This last Monday I spent the afternoon playing volleyball with some of the older girls. It was really fun but we did not have an ideal place to play. There is a small soccer field at the top of a very steep hill that would be fine for more experienced players but considering many of the girls have no control, and can easily send the ball flying 20 feet in every direction, we spent a lot of time chasing the ball down the hill. At the bottom of this hill there is a wall and then the kid’s dormitories below. The first time we lost the ball one of the little boys, who had just woken up from his nap, was trying to throw the ball over the wall to us. After about 10 failed attempts and lots of laughter one of the girls climbed under the tin roof and shimmied down the wall. This process was repeated at least every few minutes since the girls enjoy swinging their arms like baseball bats to pass a ball. I have my work cut out for me! It was also really sunny and I have learned a painful lesson to always carry sunscreen with me. I forgot the cardinal rule of having a pasty-white complexion: thou shall always be prepared with sunscreen, especially whilst living in Africa.

COLLECTED MATERIAL:
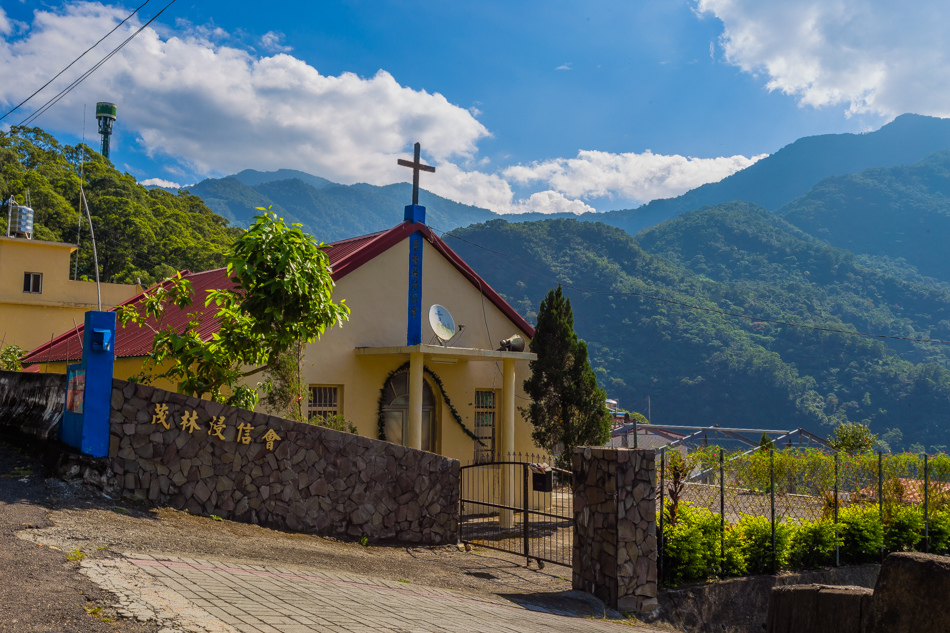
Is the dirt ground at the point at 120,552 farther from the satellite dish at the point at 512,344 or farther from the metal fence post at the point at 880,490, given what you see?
the metal fence post at the point at 880,490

GIVEN TASK 1:
According to the volleyball post, why did the group spend so much of the afternoon chasing the ball down the hill?
GIVEN TASK 2:
List every feature of the grounds (field, slope, building, or structure) that the volleyball post mentions.

CORRECT ANSWER 1:
They played on a small soccer field at the top of a very steep hill. Many of the girls had no control and could easily send the ball flying 20 feet in every direction, so the ball kept going down the hill.

CORRECT ANSWER 2:
- A small soccer field
- A very steep hill
- A wall
- The kids' dormitories
- A tin roof